Stavolta ci allontaniamo
ma di poco: Tallulah, giovane dropout che vive da nomade in un furgone,
capitata per caso in una stanza d’albergo per rubacchiare come suo
solito, viene inopinatamente “catturata” da una infante
di un anno che le appare trascurata sino all’inverosimile da una madre
più incosciente che snaturata. E se la porta via. Troverà rifugio dalla
madre del suo ultimo compagno a cui fa credere che la bimba sia figlia
di suo figlio e, nel corso di una convivenza precaria e stravagante,
porterà un sorriso di strana spregiudicatezza nella vita di una donna
precocemente arresasi alla gioia di vivere.
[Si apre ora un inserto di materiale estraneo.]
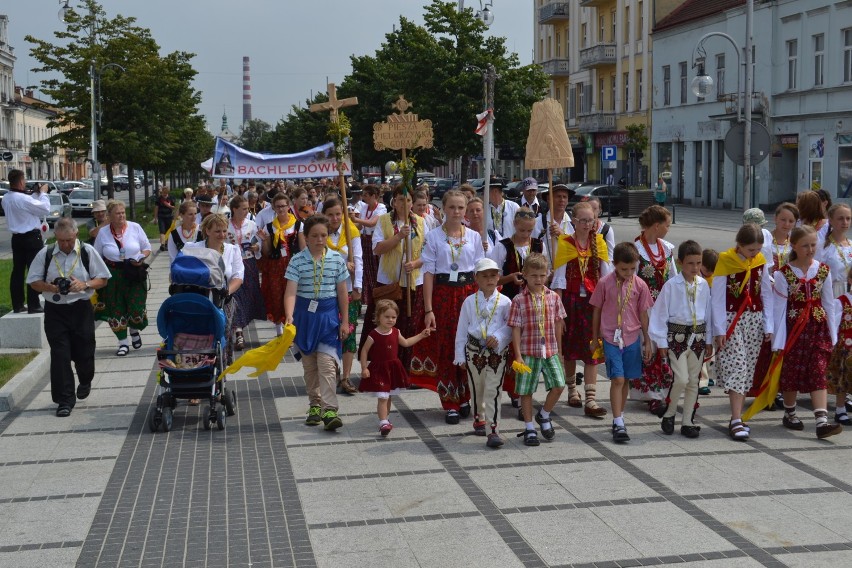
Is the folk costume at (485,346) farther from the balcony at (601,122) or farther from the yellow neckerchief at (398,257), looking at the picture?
the balcony at (601,122)

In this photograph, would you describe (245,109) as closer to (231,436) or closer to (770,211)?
(770,211)

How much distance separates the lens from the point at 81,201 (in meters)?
51.4

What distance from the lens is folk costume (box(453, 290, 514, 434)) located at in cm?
855

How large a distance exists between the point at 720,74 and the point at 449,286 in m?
45.5

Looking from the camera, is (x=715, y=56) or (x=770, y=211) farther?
(x=715, y=56)

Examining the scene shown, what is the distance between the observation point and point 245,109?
19762cm

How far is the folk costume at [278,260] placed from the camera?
42.9 feet

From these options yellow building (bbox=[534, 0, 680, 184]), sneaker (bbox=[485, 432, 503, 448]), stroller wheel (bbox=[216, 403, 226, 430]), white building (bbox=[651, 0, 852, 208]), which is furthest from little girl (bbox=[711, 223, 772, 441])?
yellow building (bbox=[534, 0, 680, 184])

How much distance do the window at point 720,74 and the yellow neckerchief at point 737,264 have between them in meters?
44.4

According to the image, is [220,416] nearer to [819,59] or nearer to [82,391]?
[82,391]

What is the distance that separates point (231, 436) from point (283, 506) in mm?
2035

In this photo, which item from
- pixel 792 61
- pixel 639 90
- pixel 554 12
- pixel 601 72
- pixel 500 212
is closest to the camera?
pixel 500 212

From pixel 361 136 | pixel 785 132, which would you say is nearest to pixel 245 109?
pixel 361 136

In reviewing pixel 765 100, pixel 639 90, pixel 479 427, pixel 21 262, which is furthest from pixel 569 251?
pixel 639 90
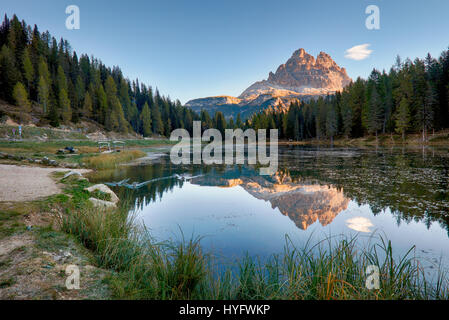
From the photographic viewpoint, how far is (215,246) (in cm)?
571

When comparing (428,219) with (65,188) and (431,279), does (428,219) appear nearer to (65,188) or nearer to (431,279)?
(431,279)

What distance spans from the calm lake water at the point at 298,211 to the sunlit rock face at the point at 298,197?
0.12 ft

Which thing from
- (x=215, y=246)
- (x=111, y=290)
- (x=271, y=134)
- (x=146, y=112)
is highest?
(x=146, y=112)

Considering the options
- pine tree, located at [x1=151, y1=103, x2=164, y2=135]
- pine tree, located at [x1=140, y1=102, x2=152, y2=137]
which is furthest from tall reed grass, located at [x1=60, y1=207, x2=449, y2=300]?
pine tree, located at [x1=151, y1=103, x2=164, y2=135]

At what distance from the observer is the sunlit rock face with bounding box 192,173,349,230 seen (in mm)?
7829

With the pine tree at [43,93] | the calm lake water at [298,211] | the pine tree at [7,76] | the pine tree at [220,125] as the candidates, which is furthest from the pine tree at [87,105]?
the calm lake water at [298,211]

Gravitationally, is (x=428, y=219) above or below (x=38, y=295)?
below

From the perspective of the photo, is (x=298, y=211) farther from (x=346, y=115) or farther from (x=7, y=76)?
(x=7, y=76)

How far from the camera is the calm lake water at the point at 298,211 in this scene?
5.95 m

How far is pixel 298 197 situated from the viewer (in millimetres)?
10234

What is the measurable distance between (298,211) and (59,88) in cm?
7423

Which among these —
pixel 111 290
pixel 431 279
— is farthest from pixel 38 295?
pixel 431 279

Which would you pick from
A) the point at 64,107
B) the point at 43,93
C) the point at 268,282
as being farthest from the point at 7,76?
the point at 268,282
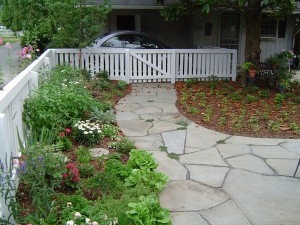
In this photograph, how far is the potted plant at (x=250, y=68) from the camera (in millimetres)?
9008

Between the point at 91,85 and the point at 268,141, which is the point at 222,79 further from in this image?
the point at 268,141

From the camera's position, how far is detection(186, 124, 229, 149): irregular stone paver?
5328mm

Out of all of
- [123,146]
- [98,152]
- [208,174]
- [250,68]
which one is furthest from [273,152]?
[250,68]

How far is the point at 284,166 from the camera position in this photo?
455 cm

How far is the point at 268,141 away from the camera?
5.50 metres

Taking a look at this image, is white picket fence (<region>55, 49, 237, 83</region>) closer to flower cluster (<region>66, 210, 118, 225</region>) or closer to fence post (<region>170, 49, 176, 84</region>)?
fence post (<region>170, 49, 176, 84</region>)

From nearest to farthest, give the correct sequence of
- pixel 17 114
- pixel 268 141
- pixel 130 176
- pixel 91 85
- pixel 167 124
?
pixel 130 176 < pixel 17 114 < pixel 268 141 < pixel 167 124 < pixel 91 85

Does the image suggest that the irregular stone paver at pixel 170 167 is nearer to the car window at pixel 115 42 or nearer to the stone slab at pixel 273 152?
the stone slab at pixel 273 152

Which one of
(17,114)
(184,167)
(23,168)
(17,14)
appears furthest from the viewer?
(17,14)

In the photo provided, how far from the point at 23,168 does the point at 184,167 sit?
213cm

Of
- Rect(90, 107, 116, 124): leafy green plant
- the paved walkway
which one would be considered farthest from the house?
Rect(90, 107, 116, 124): leafy green plant

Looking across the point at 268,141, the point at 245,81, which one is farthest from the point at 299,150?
the point at 245,81

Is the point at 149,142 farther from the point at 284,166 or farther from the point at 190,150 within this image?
the point at 284,166

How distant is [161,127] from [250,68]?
13.5 feet
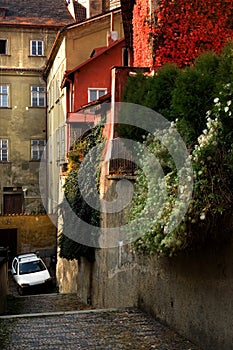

E il film diventa
soprattutto una variazione sulla maternità, esaminata in tre accezioni
diverse.
Avventura tragicomica a relativo lieto fine, scritta e diretta
da Sian Heder, con profusione di quelli che una volta si chiamavano
buoni sentimenti, insomma un divertimento soft con un pizzico di poesia.
Tutto in questo filmetto fatto a mestiere, con una protagonista
simpatica, anzi con tre: Tallulah, interpretata da Ellen Page, giovane
ma già navigata attrice canadese, la madre svaporata Tammy Blanchard) e
la madre spigolosa e burbera (Allison Janney), tre madri che in qualche
modo finiscono per aggrapparsi l’una all’altra.
Con l’aria che tira di
questi divertimenti rosa con un pizzico di umorismo, ma che fanno anche
un po’ riflettere, forse ne abbiamo bisogno.